Because nobody ever thought rockets would become more than the small ground launched projectiles of World War I, German rocket research was not banned by the Versailles treaty, while long range artillery was.
This meant that throughout the 1920s Germany was actively researching missile technology without anyone actually hindering them.
By the time the Nazis seized power in Germany, research had advanced to such a level that a large testing facility was required.
This lead to a joint Luftwaffe/Army funded research center at the remote island of Usedom, just north of the village Peenemünde.
Construction began in 1936 with the acquisistion of grounds.
In 1940 the village of Peenemünde was designated a restricted military zone, it's people were evicted and the village levelled.
On the 25square kilometrs sized grounds the military planned two standalone powerstations, multiple research facilties, teststand, barracks and an airfield.

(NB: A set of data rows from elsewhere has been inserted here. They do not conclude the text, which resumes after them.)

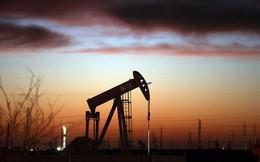 Sụt giảm không ngừng, giá dầu có chuỗi ngày giảm giá dài nhất trong 34 năm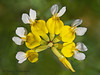 Bog birds-foot trefoil, Lotus pinnatus - Nanaimo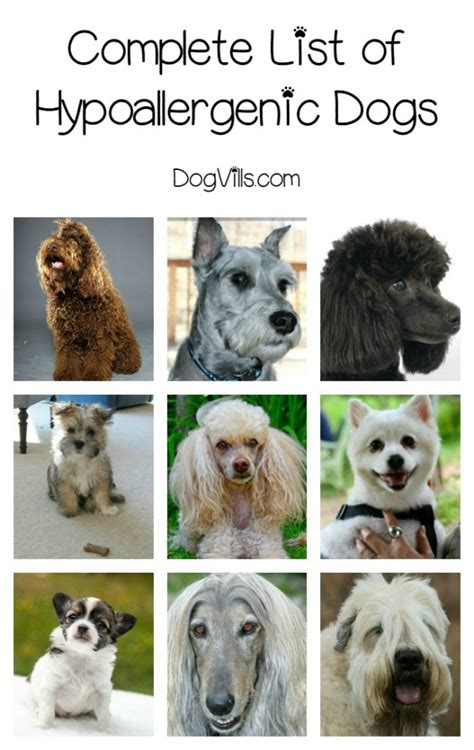 list non shedding hypoallergenic dogs pictures list of breeds hypoallergenic breeds
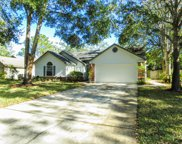 620 HUMMINGBIRD CT, St Johns image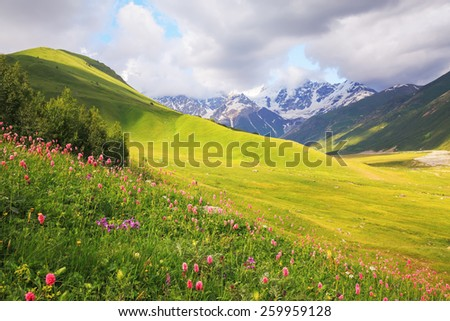 Unbelievably nice sunny day spent in the mountains - stock photo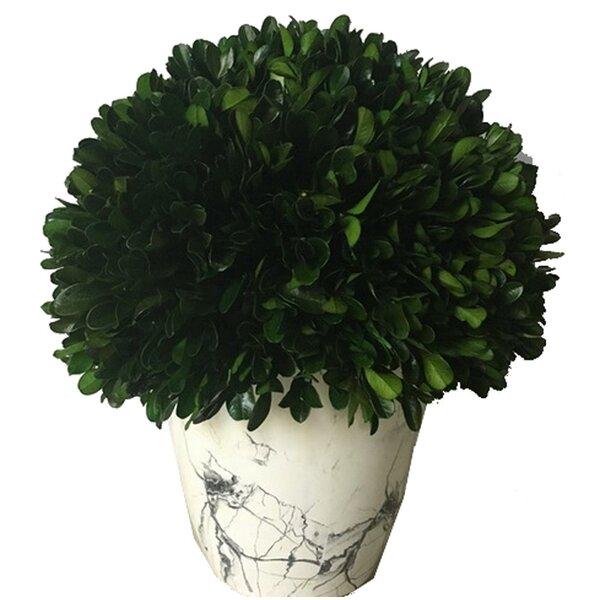 Globe Desktop Boxwood Topiary in Pot by Wrought Studio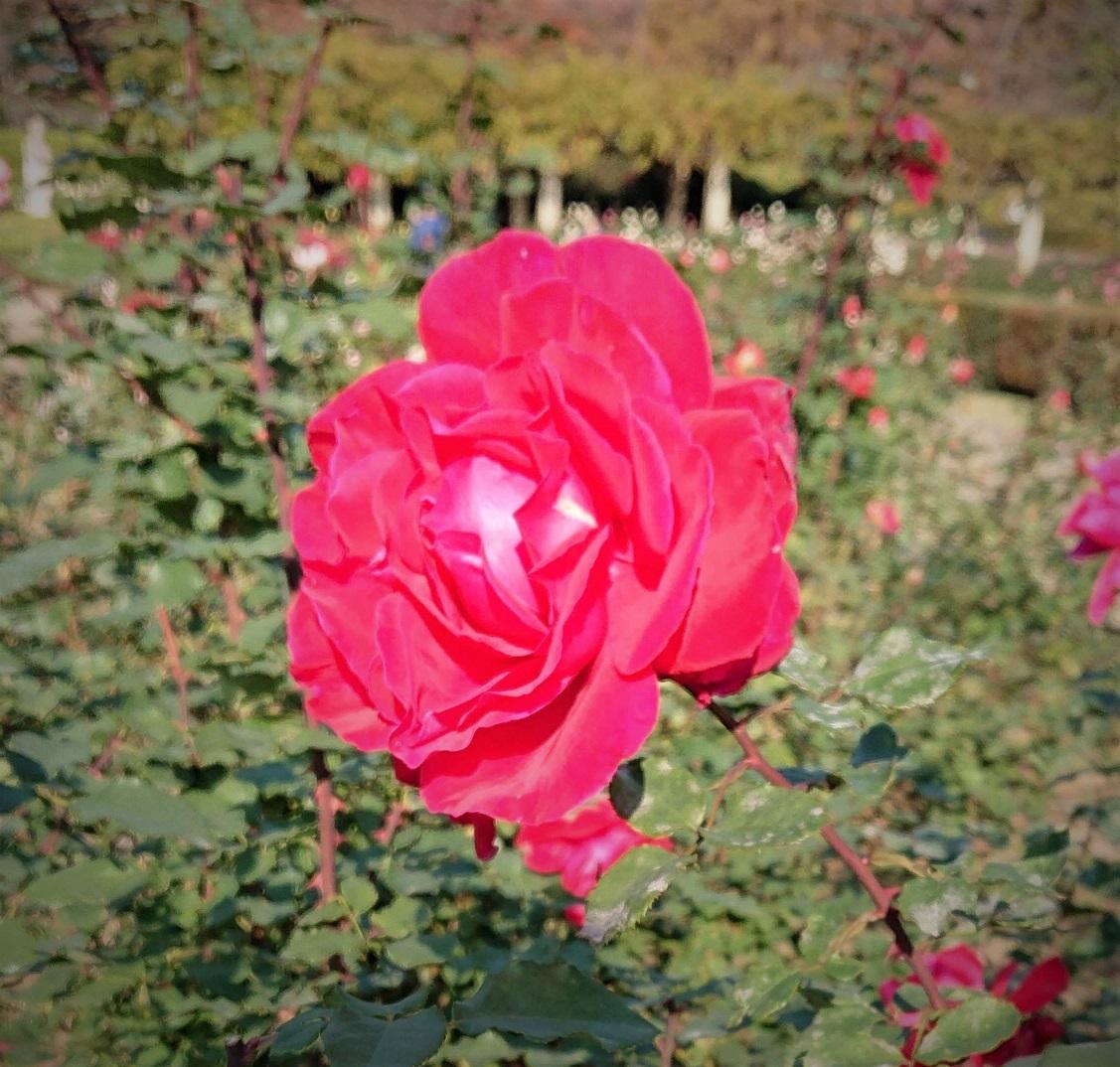 バラの名前は_c0157242_16170441.jpg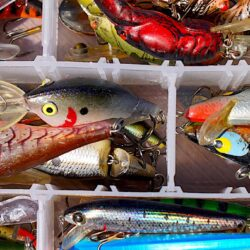 Best Bass Fishing Lures and Baits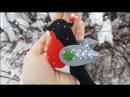 Felt Bullfinch DIY Снегирь из фетра мастер класс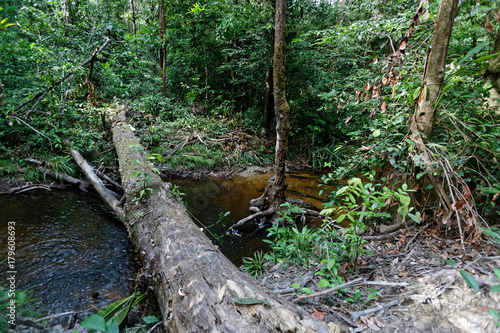 La nature nous offre le passage entre les deux rives de la crique Coco au milieu Poster Mural XXL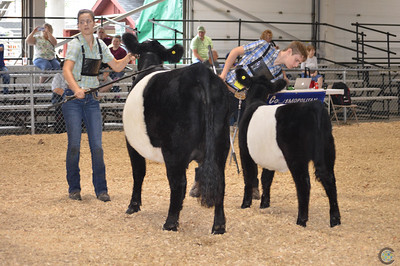 Big E Belted Galloway Show 2017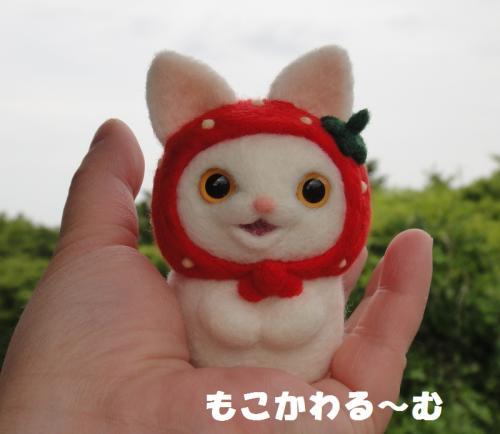苺マト白猫6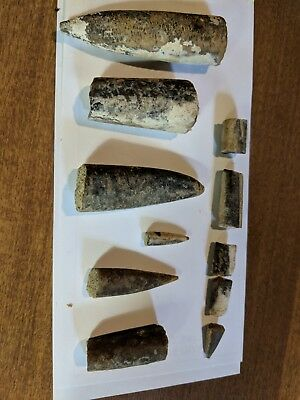 LOT OF 11 PCS BELEMNITE Fossil From Wyoming USA AND ONE FOSSIL ROCK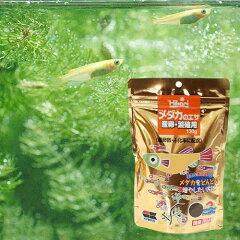 アクア用品2>餌/給餌器>メダカメダカのエサ 産卵・繁殖用 130g 関東当日便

Generally speaking the island was split into 4 main areas:.
1. The test unit of the Luftwaffe, where the aviation industry tested military hardware such as the Fi-103 (V-1 Flying Bomb).
The Luftwaffe site had 5 launchrails for V-1s, over 120 hardened buildings and over 7000square meters of hangar space.
It had the use of its own harbour (Nordhafen), about 8 kilometers of railway tracks, 12 kilometers of road and an airfield with two runways (1 kilometer and two kilometers in length).
To protect the facility from high tides a 6 kilometer long levy was built, in part in the water, to raise the land far enough above sea level.
In doing so they created about 500 hectares of high and dry land.

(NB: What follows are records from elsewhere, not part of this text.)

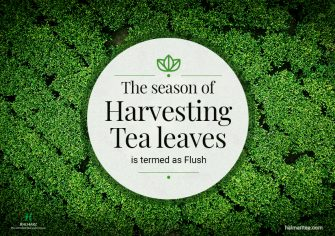 Know All About Tea Flush before Buying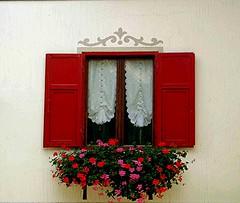 FINESTRELLA IN VAL DI FASSA (cannuccia) Tags: windows rosso paesaggi trentino finestre mfcc gerani 100commentgroup flickraward dwwg 1001nightsmagiccity virgiliocompany nvaldifassa fachadasconencanto2dconcurso32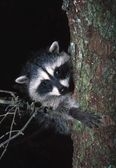 Raccoon In Tree — Stock Photo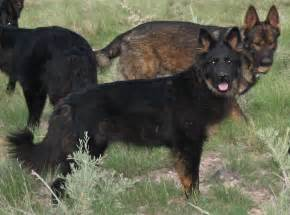 bi color german shepherd german shepherds ddr shepherds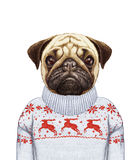Animals as a human. Portrait of Pug Dog in sweater. Hand-drawn illustration, digitally colored Stock Images
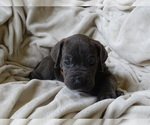Small Photo #6 Cane Corso Puppy For Sale in SAN ANTONIO, TX, USA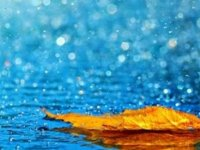 En Çok Yağış Beyarmudu Bölgesine Düştü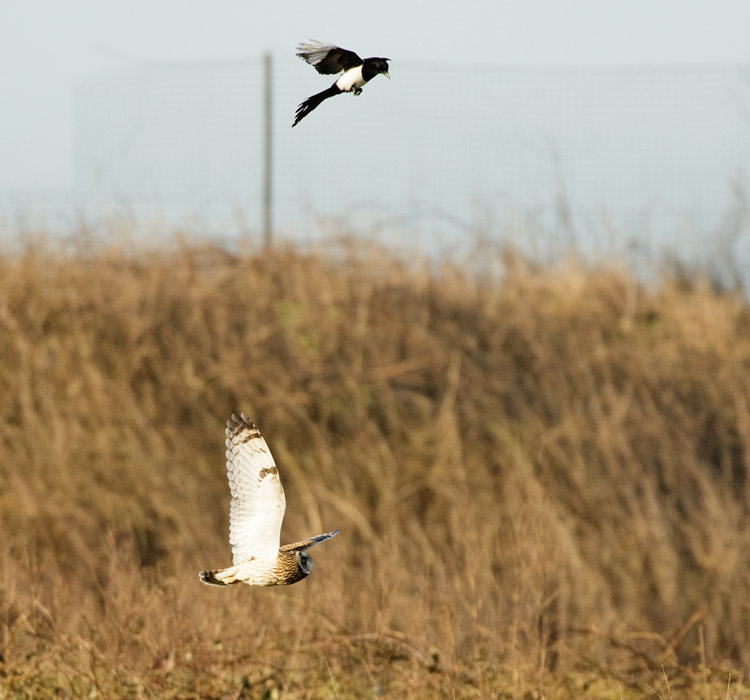 Short-eared owl being mobbed by magpies at Sheepcote Valley, Brighton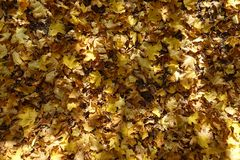 Ground covered with fallen maple leaves. From above Stock Images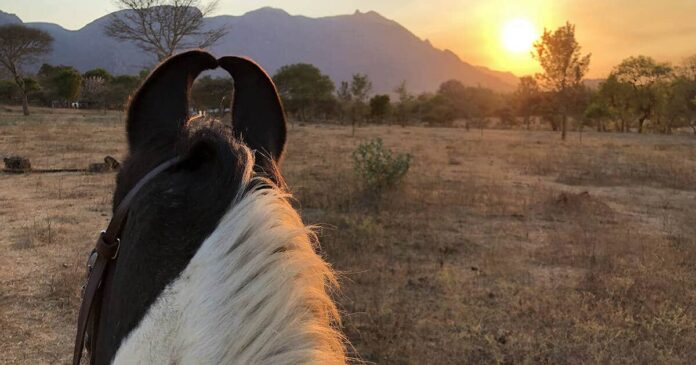 Indian sunset viewed between the ears of a Marwhari horse. Kate Fenner, giving back to horses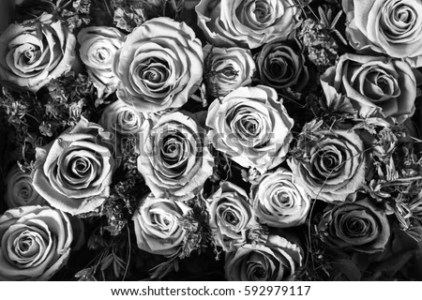 Black White Background Flowers Roses Stock Photo  Royalty Free     Black and white background of flowers roses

2. The development center of the Army, east of the Luftwaffe test unit.
This is the facility where the development of the A-4 (a.k.a. V-2) and A-5 rockets was concentrated, which led to the first man made object being shot to the edge of the atmosphere and into space.
The Army had about 80 hardened buildings erected, including storage facilities of up to 6000 square meters, and baracks holding up to 3000 people.
On the testing field, north of the develeopment area the Army had 10 testrigs built, along with their technical facilities.
Altogether 10 kilometers of roads and 8 kilometers of railways were constructed.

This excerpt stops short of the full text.